Compared with the general population, patients with OSA have a higher risk of cardiovascular disease [23], partly because of atherogenic dyslipidemia. Chronic intermittent hypoxia (CIH) is the main factor in the pathogenesis of OSA. CIH induced an 80% increase in ANGPTL4 gene expression with a corresponding increase in protein level [24]. Another study reported that ANGPTL4 was induced by hypoxia in isolated cardiomyocytes in vitro via the hypoxia-inducible factor 1 regulatory pathway [25]. Hypoxia increased the level of adipose ANGPTL4. By inhibiting lipoprotein lipase, fasting levels of plasma TG and very low-density lipoprotein cholesterol were increased, thereby increasing the size of atherosclerotic plaques.

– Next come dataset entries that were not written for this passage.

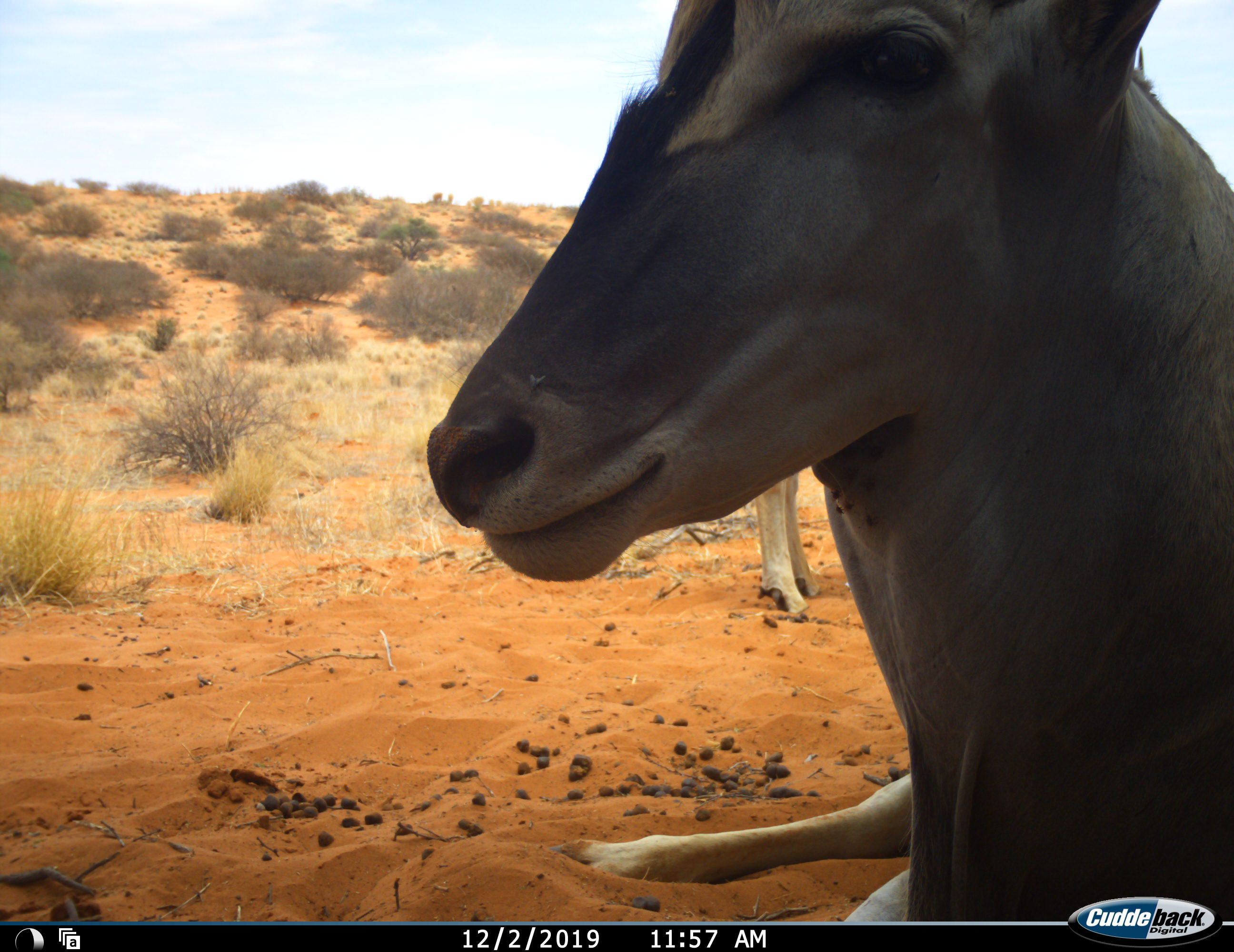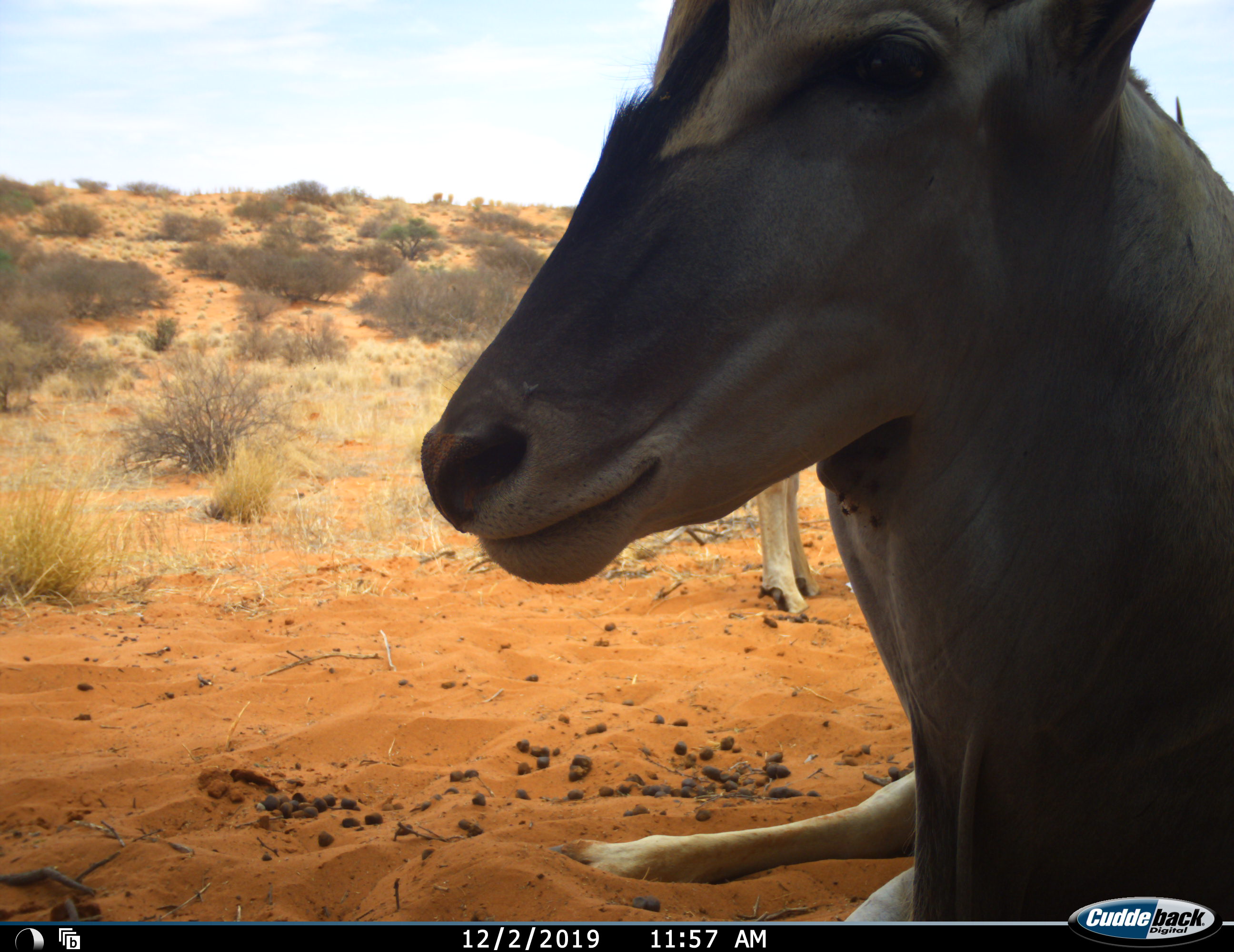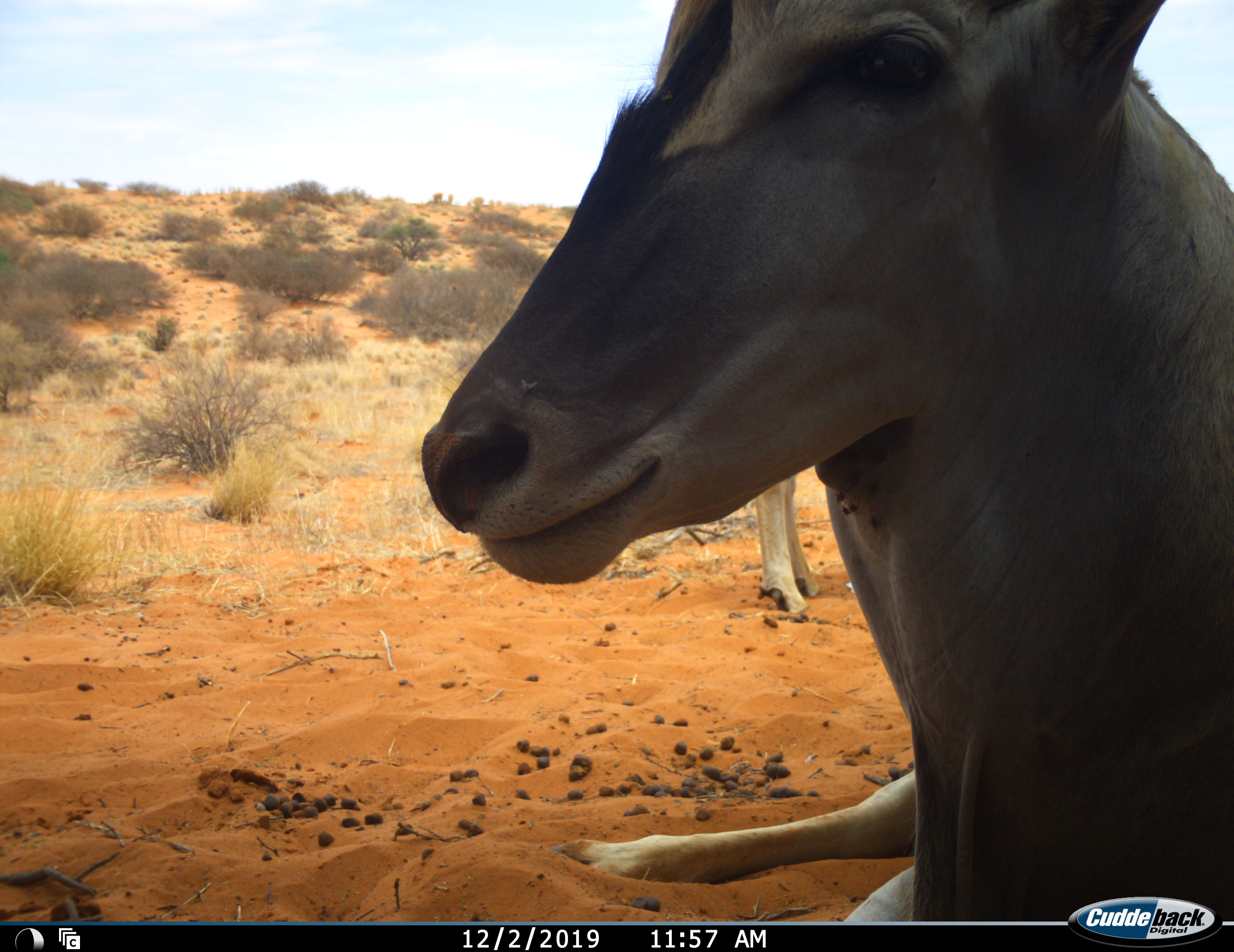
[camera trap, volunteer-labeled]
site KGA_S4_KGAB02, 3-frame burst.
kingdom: Animalia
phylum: Chordata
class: Mammalia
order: Artiodactyla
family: Bovidae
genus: Tragelaphus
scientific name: Tragelaphus oryx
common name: eland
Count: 2.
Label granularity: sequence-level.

This effect was eliminated by antibodies [26]. Consistent with the results of animal experiments, clinical studies have also found that ANGPTL4 and ANGPTL8 levels were increased in subjects with OSA and positively correlated with TG [27, 28]. In our study, we also investigated the relationship between ANGPTL3 and lipids, and we found that the circulating ANGPTL3 level was positively correlated with TG. This finding suggests that ANGPTL3 regulates lipid metabolism and may partially explain the high CAD risk observed in patients with OSA. However, there is no correlation with LDL-C, which may be related to the treatment with statins of patients.

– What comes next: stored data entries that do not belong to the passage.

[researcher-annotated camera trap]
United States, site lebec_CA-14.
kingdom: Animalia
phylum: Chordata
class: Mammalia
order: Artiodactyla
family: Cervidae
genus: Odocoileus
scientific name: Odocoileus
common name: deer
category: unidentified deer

Despite the fact that LDL-C is causal in the development of atherogenesis and CAD, new options are required to control high TG level. The magnitude of the contribution of TG level to CAD risk is evident from both long-term prospective studies [29] and genetic analyses [30]. Genetic observations strongly support the utility of developing new ANGPTL3 inhibitors to reduce TG level and the incidence of cardiovascular disease. Evinacumab is a fully human monoclonal antibody directed toward ANGPTL3 [31] that can reduce the TG level in healthy people and patients with homozygous familial hypercholesterolemia [32]. Our study revealed that ANGPTL3 is an independent risk factor for CAD and positively correlated with lipid levels in patients with OSA. These observations are quite promising and have led us to consider whether evinacumab could be used to control blood lipids in patients with OSA and thus greatly reduce their cardiovascular risk. This study has some limitations. First, the relatively small sample size might be statistically insufficient to validate our results. Second, the cross-sectional evidence requires confirmation from a prospective cohort study. Finally, a subset of the study participants were taking medication, which may have affected the levels of ANGPTL3, ANGPTL4, and ANGPTL8 in this study.

Conclusions

This study indicates that the circulating level of ANGPTL3 was increased in patients with OSA and CAD compared with patients with OSA alone. Moreover, ANGPTL3 level was independently correlated with the presence of CAD in patients with OSA. These observations may explain, in part, the high CAD risk in subjects with OSA. Therefore, an elevated ANGPTL3 level may be a significant clinical target in the diagnosis and effective treatment of CAD in patients with OSA.